To date, most long covid research has focused on adults. That is partly due to a “misperception that children don’t get long covid”, says Rachel Gross at New York University.
Now, Gross and her colleagues have tracked 751 children aged 6 to 11 and 3109 aged 12 to 17, who had previously had an infection with the SARS-CoV-2 virus, according to their caregivers.
The researchers defined long covid as having at least one symptom that lasted for more than one month, started or became worse during the covid-19 pandemic and was present at the time of the study.
Among the younger children, these symptoms mainly included sleep problems, trouble focusing and abdominal issues, such as pain, nausea, vomiting and constipation.
These symptoms were much less common among nearly 150 children of the same age who hadn’t previously been infected, verified by them having no antibodies against the virus in their blood samples.
In contrast, the teenagers’ long covid symptoms generally included pain, fatigue and a loss of smell or taste, compared with 1300 of their uninfected counterparts.
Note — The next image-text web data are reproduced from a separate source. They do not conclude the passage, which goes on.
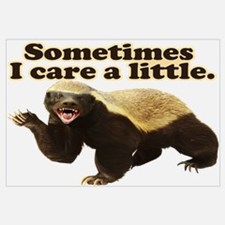 Honey Badger Sometimes I Care Wall Art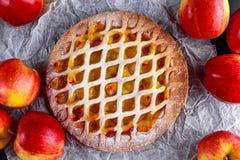 Tarte aux pommes de trellis cuite au four par maison sur le fond noir Photographie stock libre de droits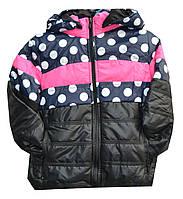 Куртка детская на девочку горох, фото 1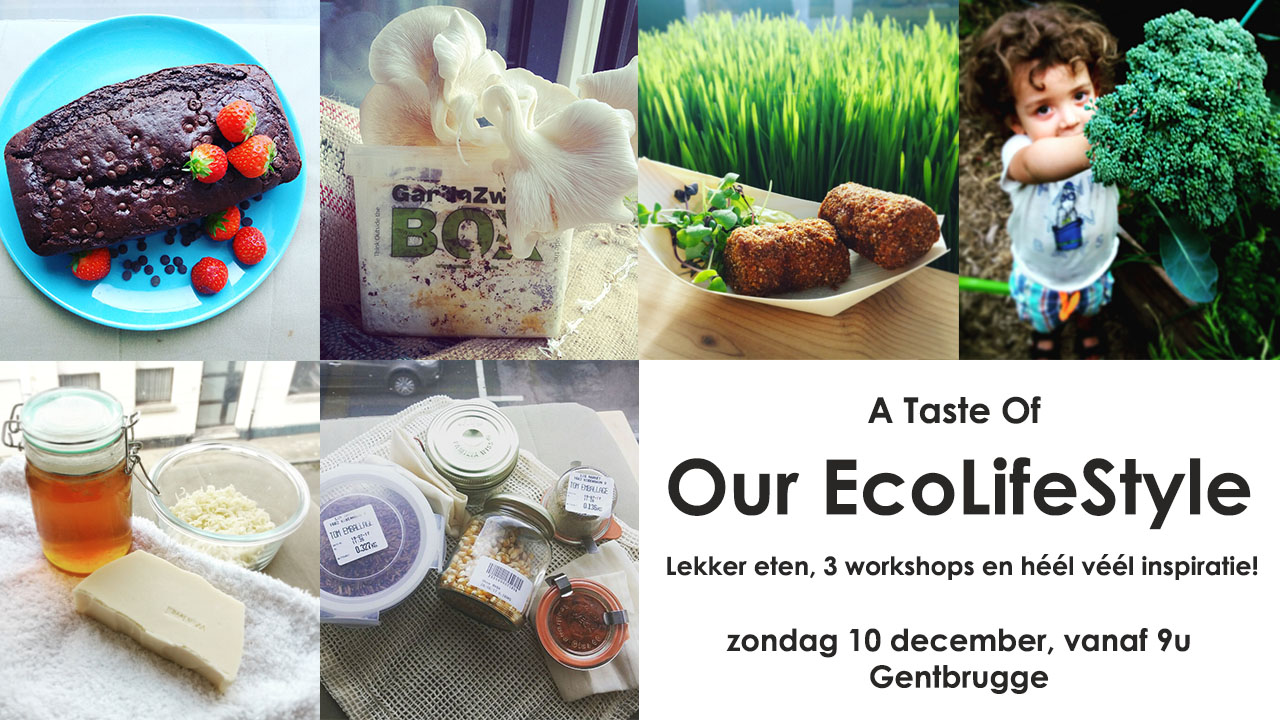 Workshop, Gent, Workshop duurzaam, duurzaam, GandaZwam, GandaZwamBoX, onverpakt, sustainable, zerowaste, lokaal, Nest, Gentbrugge, Sinterklaas, Kerstcadeau, Ecologische Kerstcadeau, permacultuur, OurEcoLifestyle, ZeepMaken, DIY, DIYGent, Etsy, EtsyGent, Ghent, Gante, Vegan, Vegano, Veggy, alternatief, Hippy, Eco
Why these different symptoms occur between the age groups is unclear, but it could be down to variations in their hormonal and immune systems, says Gross. Alternatively, teenagers may simply be better able to vocalise their symptoms than younger children, says Danilo Buonsenso at the Gemelli University Hospital in Rome, Italy. For example, a teenager may complain of fatigue, while caregivers may only notice that a younger child has prolonged symptoms when they vomit.
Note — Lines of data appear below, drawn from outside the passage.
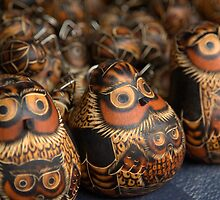 unblinking owls by Ryan Bird
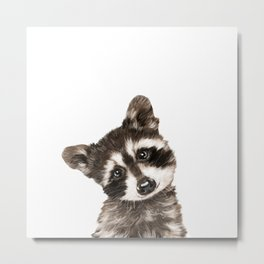 Baby Raccoon #1 Metal Print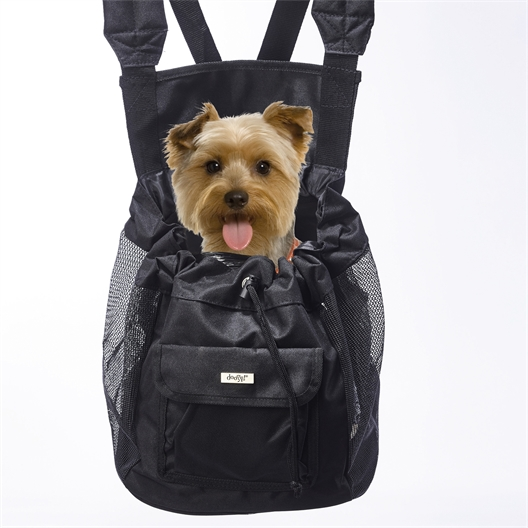 Front carrier for small dog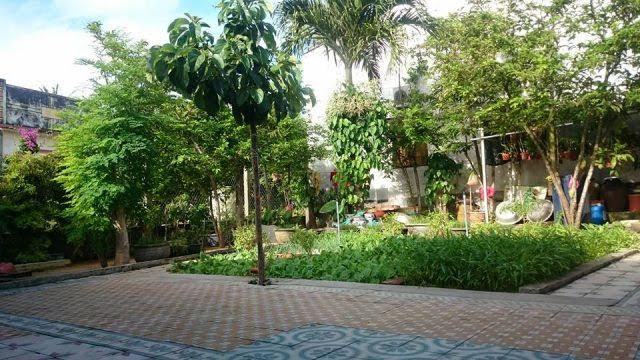 Là một trong những homstay Lý Sơn có sân vườn xanh mát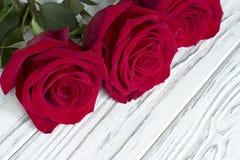 Tre rose rosse su fondo di legno bianco Fotografia Stock Libera da Diritti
Off the back of this data, the researchers have developed a score that ranks how closely a young person’s symptoms correspond to possibly having long covid. Currently, diagnoses hinge on doctors ruling out other conditions and being aware of the different forms long covid can take. “Doctors like to have scores or more objective criteria, and these kinds of tools are definitely useful to help clinicians to at least recognise a child can have long covid,” says Buonsenso.